▸ **BLOCO DE TEXTO**:
Às vésperas da COP30, quais são as percepções da população cristã sobre questões ambientais e climáticas?

Falar de meio ambiente no Brasil é, cada vez mais, falar também de religião. O debate sobre as mudanças climáticas, frequentemente enquadrado como um tema técnico ou científico, tem encontrado ressonância — e, em muitos casos, novas formas de engajamento — entre fiéis de diferentes crenças e espiritualidades. Mas, como a religião vem sendo utilizada e mobilizada também para a radicalização política, é especialmente entre católicos e evangélicos que se tenta polarizar uma pauta ainda não polarizada na base de fiéis. Como mostram os dados.

Uma pesquisa intitulada Cristianismos e Narrativas Climáticas, realizada pelo Instituto de Estudos da Religião (ISER) e publicada no ano passado, mostra que a fé e as práticas religiosas são dimensões centrais para compreender como a população brasileira elabora sentidos sobre natureza, criação e responsabilidade ambiental e que, diferentemente do que muitas lideranças religiosas na política tentam demonstrar o contrário, as percepções sobre essas questões nas pessoas não adere a leituras fatalistas religiosas e acompanham as leituras da população em geral.

▸ **PEDIDO A**: No texto sobre religião e clima, liste as coisas sobre as quais, segundo a pesquisa, a população brasileira elabora sentidos.
▸ **PEDIDO B**:
Responda com base no texto sobre religião e clima:
(i) Que instituto fez a pesquisa citada?
(ii) Entre quais grupos de fiéis se tenta polarizar a pauta ambiental?
(iii) Qual é o título da pesquisa?
▸ **PEDIDO C**: Escreva a continuação do texto sobre religião e clima, começando logo depois da última frase.
A listagem que vem depois é um material separado do texto.

▸ **SEÇÃO DE DADOS**:
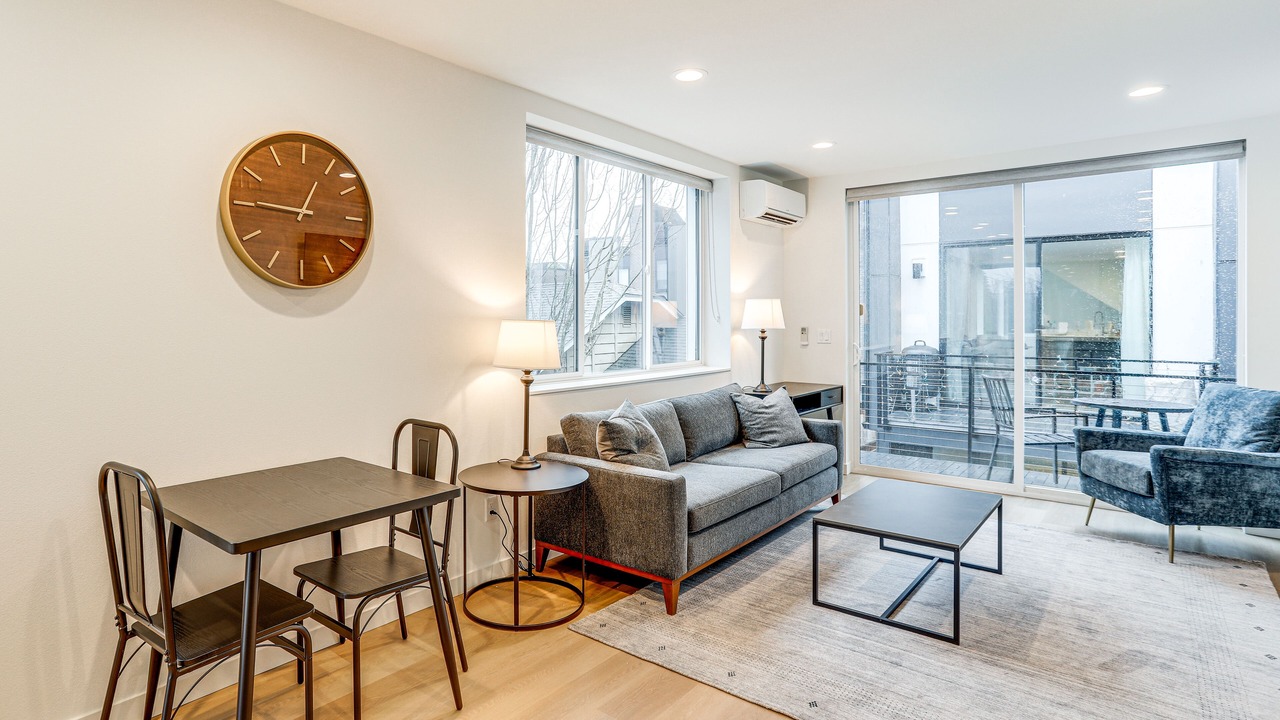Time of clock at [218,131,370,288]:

▸ **RESPOSTA A**: Natureza; criação; responsabilidade ambiental.

▸ **RESPOSTA B**:
(i) O Instituto de Estudos da Religião (ISER).
(ii) Entre católicos e evangélicos.
(iii) Cristianismos e Narrativas Climáticas.

▸ **RESPOSTA C**:
Os resultados ajudam a desconstruir estereótipos persistentes, especialmente sobre o público evangélico. Entre os participantes da pesquisa na Marcha para Jesus, evento de maior visibilidade entre evangélicos no país, a maioria reconhece que as mudanças climáticas são resultado da ação humana — e acredita que suas igrejas devem abordar o tema. Em um contexto em que o discurso religioso é frequentemente retratado como alheio ou até contrário à agenda ambiental, esses dados revelam nuances importantes: há, dentro das igrejas, debates e sensibilidades em transformação.

Essa investigação foi coordenada por Jacqueline Moraes Teixeira, Lorena Mochel e Eduardo Santos e combinou diferentes métodos de análise: de um lado, questionários estruturados aplicados em campo nas Marcha para Jesus em três capitais: São Paulo, Rio de Janeiro e Recife; de outro, o acompanhamento das narrativas sobre religião e meio ambiente nas redes sociais — Instagram, Facebook, TikTok, YouTube e X (antigo Twitter). As entrevistas foram realizadas, até o momento, apenas com o público evangélico. A pesquisa ouviu 673 participantes, com maioria feminina (61%) e negra (62%), dos quais 91% se declararam evangélicos. Está em campo, até o final deste ano, uma etapa de entrevistas com o segmento católico, em seus eventos mais emblemáticos de rua como o Cirio de Nazaré, em Belém (PA), e procissões durante a Semana Santa em algumas capitais selecionadas.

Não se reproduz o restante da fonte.